In the nursing diagnosis 'Disturbed Self-Esteem related to presence of large scar over left side of face,' what part of the nursing diagnosis is 'presence of large scar over left side of face'?
- A. Etiology
- B. Problem
- C. Defining characteristics
- D. Client need
Correct Answer: A
Rationale: The correct answer is A: Etiology. Etiology in a nursing diagnosis refers to the cause or contributing factors that lead to the identified problem. In this case, the presence of a large scar over the left side of the face is the underlying cause of the disturbed self-esteem. It directly influences the client's self-perception and self-worth. The problem (B) is the disturbed self-esteem itself, not the scar. Defining characteristics (C) are the signs and symptoms that support the nursing diagnosis.

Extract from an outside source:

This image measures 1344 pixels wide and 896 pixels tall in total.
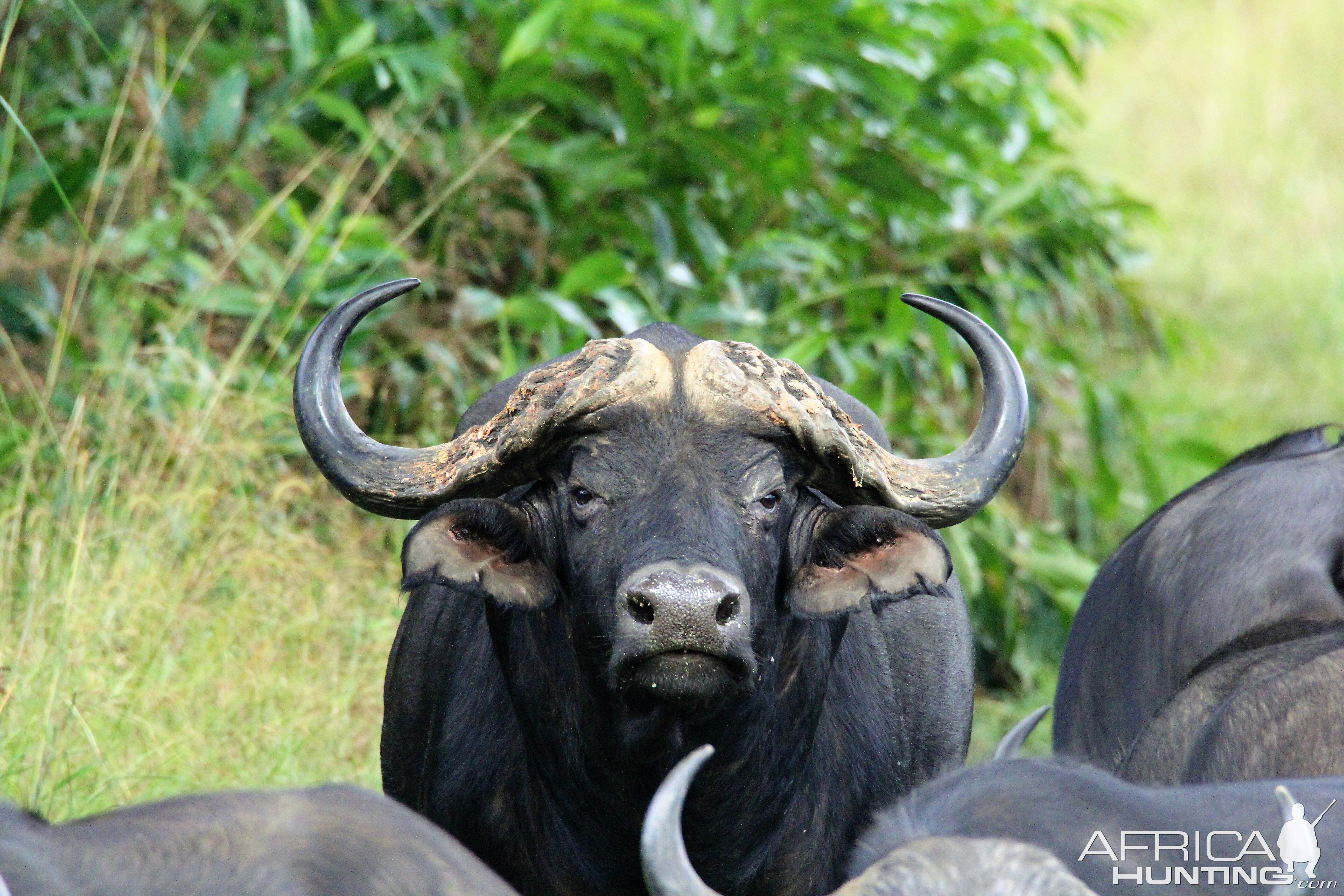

Client need (D) is a broader concept that encompasses the overall needs of the client, whereas etiology specifically focuses on the cause of the problem.
The nurse is intervening for a family member with role strain. Which direct care nursing intervention is most appropriate?
- A. Assisting with activities of daily living
- B. Counseling about respite care options
- C. Teaching range-of-motion exercises
- D. Consulting with a social worker
Correct Answer: B
Rationale: The correct answer is B: Counseling about respite care options. This intervention is most appropriate as it addresses the issue of role strain by providing the family member with support and options for temporary relief from caregiving responsibilities. Respite care allows the family member to take a break and recharge, reducing stress and preventing burnout.
A: Assisting with activities of daily living is important but may not directly address the underlying issue of role strain.
C: Teaching range-of-motion exercises is beneficial for physical well-being but does not directly address the emotional and psychological impact of role strain.
D: Consulting with a social worker may be helpful for additional support but may not provide immediate relief or practical solutions for the family member's role strain.
The nurse would evaluate that the patient understands what triggers allergic rhinitis by which of the following patient responses?
- A. “Injected medications.”
- B. “Ingested food and medications.”
- C. “Topical creams and ointments.”
- D. “Airborne pollens and molds.”
Correct Answer: D
Rationale: The correct answer is D because airborne pollens and molds are common triggers for allergic rhinitis. Understanding these triggers helps in avoiding exposure and managing symptoms. Choices A, B, and C are incorrect as they do not specifically relate to allergic rhinitis triggers, focusing instead on other forms of medication or topical applications. By understanding airborne triggers, the patient can take appropriate preventive measures.